**TRECHO SELECIONADO**
........
Além disso, na recente Resolução Normativa Nº 1000, em sua seção de direitos e deveres, está explicito que o consumidor e demais usuários devem consultar previamente a distribuidora sobre o aumento da carga ou da geração instalada que exigir a elevação da potência injetada ou da potência demandada [6].

Desta forma, é possível comprovar para a distribuidora de energia elétrica que o conceito de potência instalada da unidade geradora é diferente do conceito de potência de nominal do inversor fotovoltaico se existir o controle de potência do inversor e que a efetiva potência instalada não elevará a potência injetada da geração instalada. Inclusive, já existem casos de sistemas fotovoltaicos instalados com o zero grid devidamente homologados nestas condições.

Quais equipamentos executam a limitação de exportação?

Existem diversas opções no mercado brasileiro de inversores fotovoltaicos capazes de controlar sua potência de saída e que, complementado com um medidor inteligente, é capaz de executar a função de limitação de exportação. Por exemplo, os microinversores APsystems são capazes de executar a função de limitação de exportação. Essa função pode ser aplicada em redes monofásicas e trifásicas com o uso da ECU-C e transformadores de corrente (TC’s). 


Figura 4 – Exemplo de ligação física da ECU-C para executar a função medidor inteligente. Fonte: APsystems.

 Quando a função medidor da ECU-C estiver ligada, os usuários poderão visualizar a produção de energia, consumo de energia ou energia utilizada na página “Meter”.
........
Registros extraídos:
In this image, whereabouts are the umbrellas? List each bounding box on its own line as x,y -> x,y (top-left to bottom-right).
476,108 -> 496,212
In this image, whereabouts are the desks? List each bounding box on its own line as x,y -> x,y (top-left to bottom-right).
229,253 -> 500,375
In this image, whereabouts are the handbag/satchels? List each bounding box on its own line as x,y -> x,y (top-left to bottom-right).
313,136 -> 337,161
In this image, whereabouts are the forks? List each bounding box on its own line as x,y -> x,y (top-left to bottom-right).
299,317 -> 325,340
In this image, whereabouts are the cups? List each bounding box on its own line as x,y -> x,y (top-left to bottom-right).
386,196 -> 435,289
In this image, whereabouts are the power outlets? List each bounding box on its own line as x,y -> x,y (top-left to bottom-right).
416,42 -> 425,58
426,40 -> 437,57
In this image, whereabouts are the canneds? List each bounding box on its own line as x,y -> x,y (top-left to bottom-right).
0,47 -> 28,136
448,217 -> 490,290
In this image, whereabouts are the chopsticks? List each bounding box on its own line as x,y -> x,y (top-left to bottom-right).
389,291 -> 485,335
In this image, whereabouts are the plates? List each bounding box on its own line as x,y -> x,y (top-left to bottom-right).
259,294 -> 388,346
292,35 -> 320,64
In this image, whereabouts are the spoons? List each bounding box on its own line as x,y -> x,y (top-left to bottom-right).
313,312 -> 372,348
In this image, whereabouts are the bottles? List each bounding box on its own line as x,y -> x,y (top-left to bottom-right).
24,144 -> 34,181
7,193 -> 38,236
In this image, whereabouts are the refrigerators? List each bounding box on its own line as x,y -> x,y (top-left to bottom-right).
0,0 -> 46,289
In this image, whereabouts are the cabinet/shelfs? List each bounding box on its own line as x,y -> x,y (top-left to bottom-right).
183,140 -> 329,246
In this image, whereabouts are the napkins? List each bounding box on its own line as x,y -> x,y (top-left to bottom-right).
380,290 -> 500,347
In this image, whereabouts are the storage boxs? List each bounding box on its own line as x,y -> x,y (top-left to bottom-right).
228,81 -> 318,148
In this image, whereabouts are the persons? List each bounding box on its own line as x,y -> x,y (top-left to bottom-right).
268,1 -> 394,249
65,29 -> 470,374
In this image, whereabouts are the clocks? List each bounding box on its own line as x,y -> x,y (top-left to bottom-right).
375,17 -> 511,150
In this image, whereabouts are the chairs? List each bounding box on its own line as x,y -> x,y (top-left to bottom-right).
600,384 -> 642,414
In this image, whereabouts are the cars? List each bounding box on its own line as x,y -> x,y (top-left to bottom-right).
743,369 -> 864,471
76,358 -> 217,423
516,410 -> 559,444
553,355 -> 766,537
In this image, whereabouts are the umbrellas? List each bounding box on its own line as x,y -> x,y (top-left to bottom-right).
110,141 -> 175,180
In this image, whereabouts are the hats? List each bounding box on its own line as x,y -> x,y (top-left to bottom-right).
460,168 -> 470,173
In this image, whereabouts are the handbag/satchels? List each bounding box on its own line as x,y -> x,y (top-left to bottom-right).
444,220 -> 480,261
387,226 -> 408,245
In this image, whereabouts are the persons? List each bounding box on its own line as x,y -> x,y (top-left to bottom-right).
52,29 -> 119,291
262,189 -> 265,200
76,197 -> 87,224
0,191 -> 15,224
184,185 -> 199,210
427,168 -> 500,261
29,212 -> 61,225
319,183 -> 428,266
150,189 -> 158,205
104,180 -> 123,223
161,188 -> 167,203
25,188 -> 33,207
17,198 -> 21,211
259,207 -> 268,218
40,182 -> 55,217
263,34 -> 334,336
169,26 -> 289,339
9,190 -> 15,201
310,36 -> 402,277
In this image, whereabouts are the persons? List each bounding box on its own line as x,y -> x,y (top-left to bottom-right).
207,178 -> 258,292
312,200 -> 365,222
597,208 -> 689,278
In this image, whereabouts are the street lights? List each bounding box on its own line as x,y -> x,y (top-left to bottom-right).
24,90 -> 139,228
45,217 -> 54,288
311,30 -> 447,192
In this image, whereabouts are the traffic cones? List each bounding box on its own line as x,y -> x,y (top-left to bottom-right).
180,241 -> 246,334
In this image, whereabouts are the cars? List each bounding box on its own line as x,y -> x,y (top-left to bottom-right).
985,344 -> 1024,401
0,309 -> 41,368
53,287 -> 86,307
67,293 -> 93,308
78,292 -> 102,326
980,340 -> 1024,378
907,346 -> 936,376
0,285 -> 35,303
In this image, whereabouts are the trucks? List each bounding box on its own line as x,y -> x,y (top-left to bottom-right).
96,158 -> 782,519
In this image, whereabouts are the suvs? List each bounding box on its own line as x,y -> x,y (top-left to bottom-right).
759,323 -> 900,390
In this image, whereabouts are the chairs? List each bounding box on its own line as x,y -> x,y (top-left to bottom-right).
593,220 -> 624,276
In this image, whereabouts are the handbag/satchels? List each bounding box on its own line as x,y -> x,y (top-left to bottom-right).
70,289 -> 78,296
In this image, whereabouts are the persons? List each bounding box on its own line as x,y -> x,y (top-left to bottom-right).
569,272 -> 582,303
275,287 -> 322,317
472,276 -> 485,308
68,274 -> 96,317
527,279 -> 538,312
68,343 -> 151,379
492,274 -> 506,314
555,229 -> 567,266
........
**TAREFAS DO EXERCÍCIO**
**a)** Reescreva o trecho sobre limitação de exportação, tudo desde "Quais equipamentos executam" até "inteligente. Fonte: APsystems.", trocando "ECU-C" por "ECU-R".
**b)** Segundo o trecho sobre limitação de exportação, em que página os usuários podem visualizar a produção de energia quando a função medidor da ECU-C está ligada?
Os registros não têm nenhum papel nesta atividade.

**RESPOSTAS**
**a)**
Quais equipamentos executam a limitação de exportação?

Existem diversas opções no mercado brasileiro de inversores fotovoltaicos capazes de controlar sua potência de saída e que, complementado com um medidor inteligente, é capaz de executar a função de limitação de exportação. Por exemplo, os microinversores APsystems são capazes de executar a função de limitação de exportação. Essa função pode ser aplicada em redes monofásicas e trifásicas com o uso da ECU-R e transformadores de corrente (TC’s). 


Figura 4 – Exemplo de ligação física da ECU-R para executar a função medidor inteligente. Fonte: APsystems.

**b)** Na página "Meter".